Poland

Henryk Wujec

„I feel Polish, and as part of Europe, because Poland was shaped by Europe – by Christianity, by Greeks, by Romans. This whole legacy of Judeo-Christian heritage, Greek philosophy, Roman law, shaped Poland“.

Interview by Adam Jarosz

Henryk Wujec was one of Poland’s most important opposition leaders in the time of the fall of the iron curtain and served as a politician and member of the Sejm. Born in Podlesie, Biłgoraj County, Poland in 1940, he recently passed away in August 2020, and was posthumously awarded with the Order of the White Eagle – the highest Polish decoration.

As a child, Wujec was interned in and survived Majdanek concentration camp. After he graduated from the University of Warsaw with a degree in physics, he continued postgraduate studies in electron technology in 1970. Although a physicist by profession he got increasingly more involved in politics and rose to became a prominent social activist in the democratic opposition of Poland and a member of the Solidarity movement. In his leading role there, Wujec participated in the roundtable talks of 1989 and started to work full-time in politics, as a deputy minister in the Jerzy Buzek government and as an adviser to President Bronisław Komorowski.

In this conversation with Adam Jarosz from March 2019, Henryk Wujec gave his personal account of the Polish “Solidarity” movement and the many struggles they were to face on the way towards Polish democracy.

Henryk Wujec was interviewed by the Polish political scientist Adam Jarosz.

Interview Highlights

The day that Stalin died

“That day, one of the students was reading out the news and we stood in the school corridor and listened to it. The mood was serious because it was announced that Comrade Stalin had died. I’m not sure if the teachers were crying, but it’s possible that they did. The mood was serious, we sang some songs. We always sang a song during those ceremonies. […]

We went into our classroom and a friend of mine whom I liked very much, who I used to share a bench with, said: “Look at that wall, what’s written there?” And written on it was: “Long live Comrade Stalin, the ensign of peace, the chief of humanity, the role model, the leader etc” – all these adjectives. My friend said: “It says ‘long live’, while he is dead. You should tear it off, so that is says: ‘Comrade Stalin is dead’.” And I said: “You’re right”. I was clever, so I climbed on a tiled stove and ripped off the letters “ch”, thanks to which the inscription was changed to: “Comrade Stalin is dead” [“niech żyje Stalin” to “nie żyje Stalin”]. When our teacher came in and saw it, she turned pale, froze, speechless, because she was mature and knew what that could lead to.”

On social activism

“I am already a pensioner. But I feel personally, emotionally attached to non-governmental organisations and to those activists who, all the time, regardless of the regime and the government, are trying to do something sensible in their environment, on their territory. I have a lot of such friends.
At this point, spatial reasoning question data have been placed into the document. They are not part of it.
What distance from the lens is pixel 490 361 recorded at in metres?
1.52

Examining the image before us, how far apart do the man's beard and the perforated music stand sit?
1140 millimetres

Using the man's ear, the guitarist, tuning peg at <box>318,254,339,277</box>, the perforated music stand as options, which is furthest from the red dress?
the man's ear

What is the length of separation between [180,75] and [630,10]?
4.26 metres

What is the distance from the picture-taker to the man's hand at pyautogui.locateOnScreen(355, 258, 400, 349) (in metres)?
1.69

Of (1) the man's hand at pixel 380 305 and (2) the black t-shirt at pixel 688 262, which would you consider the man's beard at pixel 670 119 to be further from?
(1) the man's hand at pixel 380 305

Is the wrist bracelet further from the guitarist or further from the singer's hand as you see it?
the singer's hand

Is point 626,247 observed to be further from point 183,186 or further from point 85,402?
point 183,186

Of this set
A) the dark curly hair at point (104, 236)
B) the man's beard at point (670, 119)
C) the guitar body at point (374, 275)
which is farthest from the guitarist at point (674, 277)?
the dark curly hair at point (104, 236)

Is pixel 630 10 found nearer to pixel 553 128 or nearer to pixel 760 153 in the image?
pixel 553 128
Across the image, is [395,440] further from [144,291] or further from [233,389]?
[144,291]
Many of these people were activists of Solidarity, but they did not go into politics or to local governments. Instead, they stayed at the places where they are now, and are still trying to build a civil society.”
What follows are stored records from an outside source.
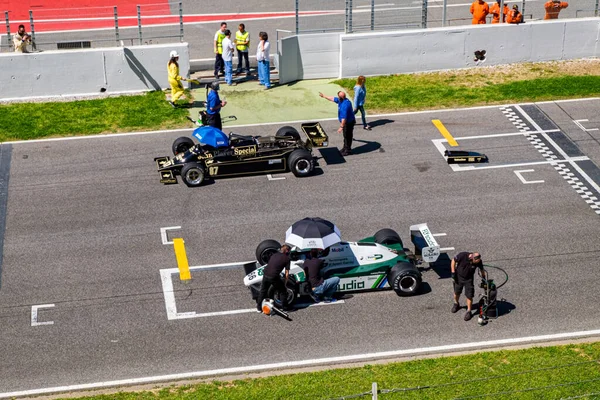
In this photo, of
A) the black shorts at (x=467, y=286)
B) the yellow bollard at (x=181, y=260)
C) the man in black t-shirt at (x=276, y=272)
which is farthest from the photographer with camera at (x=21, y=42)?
the black shorts at (x=467, y=286)

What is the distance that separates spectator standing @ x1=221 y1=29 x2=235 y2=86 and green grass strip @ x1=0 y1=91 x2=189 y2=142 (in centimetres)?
233

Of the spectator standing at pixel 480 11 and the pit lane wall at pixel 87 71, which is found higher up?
the spectator standing at pixel 480 11

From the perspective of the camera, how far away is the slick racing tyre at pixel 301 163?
23.9 m

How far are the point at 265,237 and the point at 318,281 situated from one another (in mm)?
3185

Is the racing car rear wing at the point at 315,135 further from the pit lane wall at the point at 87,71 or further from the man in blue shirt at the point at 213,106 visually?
the pit lane wall at the point at 87,71

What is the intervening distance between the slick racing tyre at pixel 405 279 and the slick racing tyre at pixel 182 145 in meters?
8.39

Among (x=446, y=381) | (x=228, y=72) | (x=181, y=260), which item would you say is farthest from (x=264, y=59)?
(x=446, y=381)

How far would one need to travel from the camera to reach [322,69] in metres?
30.8

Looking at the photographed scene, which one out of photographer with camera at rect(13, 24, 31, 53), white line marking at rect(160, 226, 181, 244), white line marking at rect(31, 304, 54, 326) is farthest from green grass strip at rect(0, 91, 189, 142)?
white line marking at rect(31, 304, 54, 326)

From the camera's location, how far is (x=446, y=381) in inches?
634

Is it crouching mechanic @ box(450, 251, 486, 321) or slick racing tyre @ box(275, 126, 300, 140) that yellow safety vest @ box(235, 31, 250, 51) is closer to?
slick racing tyre @ box(275, 126, 300, 140)

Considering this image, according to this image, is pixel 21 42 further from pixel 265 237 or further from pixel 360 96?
pixel 265 237

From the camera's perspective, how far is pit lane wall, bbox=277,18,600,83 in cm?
3039

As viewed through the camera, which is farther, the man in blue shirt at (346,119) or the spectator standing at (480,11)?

On anti-Jewish developments in the 1960s

“About September 1967, I met my current wife, whose maiden name is Ludwika Okręt, and she is of Jewish descent, but that came to light only later because then nobody talked about it. […] And it was only this anti-Semitic campaign that forced us to define ourselves. And that element was significant, and then I felt morally obliged not to let them because they wanted to expel everyone abroad, that my fiancée would go abroad. [….] We were together. Well, of course she didn’t leave, and her mother didn’t either, but her aunt did. Almost all of her family was killed in the Holocaust. I used to go to Warszawa Gdańska railway station to say goodbye to those who were leaving [the country], my friends etc. It all disturbed me. So that was a moment of a huge jump into politics, but politics in the sense of disagreement with what was happening.”
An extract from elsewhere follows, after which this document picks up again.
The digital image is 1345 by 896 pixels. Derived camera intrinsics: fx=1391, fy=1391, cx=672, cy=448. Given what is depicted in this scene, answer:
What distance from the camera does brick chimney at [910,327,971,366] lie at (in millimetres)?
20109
On supporting the 1976 workers‘ protests in Radom and Ursus

“Anyway, they [the workers] were so crude, ill-dressed, tearful. They were terrified that the sentences would be high. For nothing, because there was nothing there, there were no charges. They just stopped a train. Can someone be sentenced to five years in prison for that? And we felt the need, such a drive, such a pressure, to approach them, to talk to them, and to tell that we would help, that there would be lawyers, because there were lawyers already, a whole group of lawyers who were ready to defend people for free. And it happened there, and then that spark jumped between these two groups. And in a sense, we did what we had considered before, but it hadn’t been possible before. We knew that the reason for our defeats was that everyone protested separately – first students, then workers, and that the authorities divided us to deal with us separately. So we understood that this barrier between intelligentsia and workers had to be overcome.”

The views expressed in the interviews are those of the interviewers and interviewees and do not necessarily reflect those of Arbeit and Europa.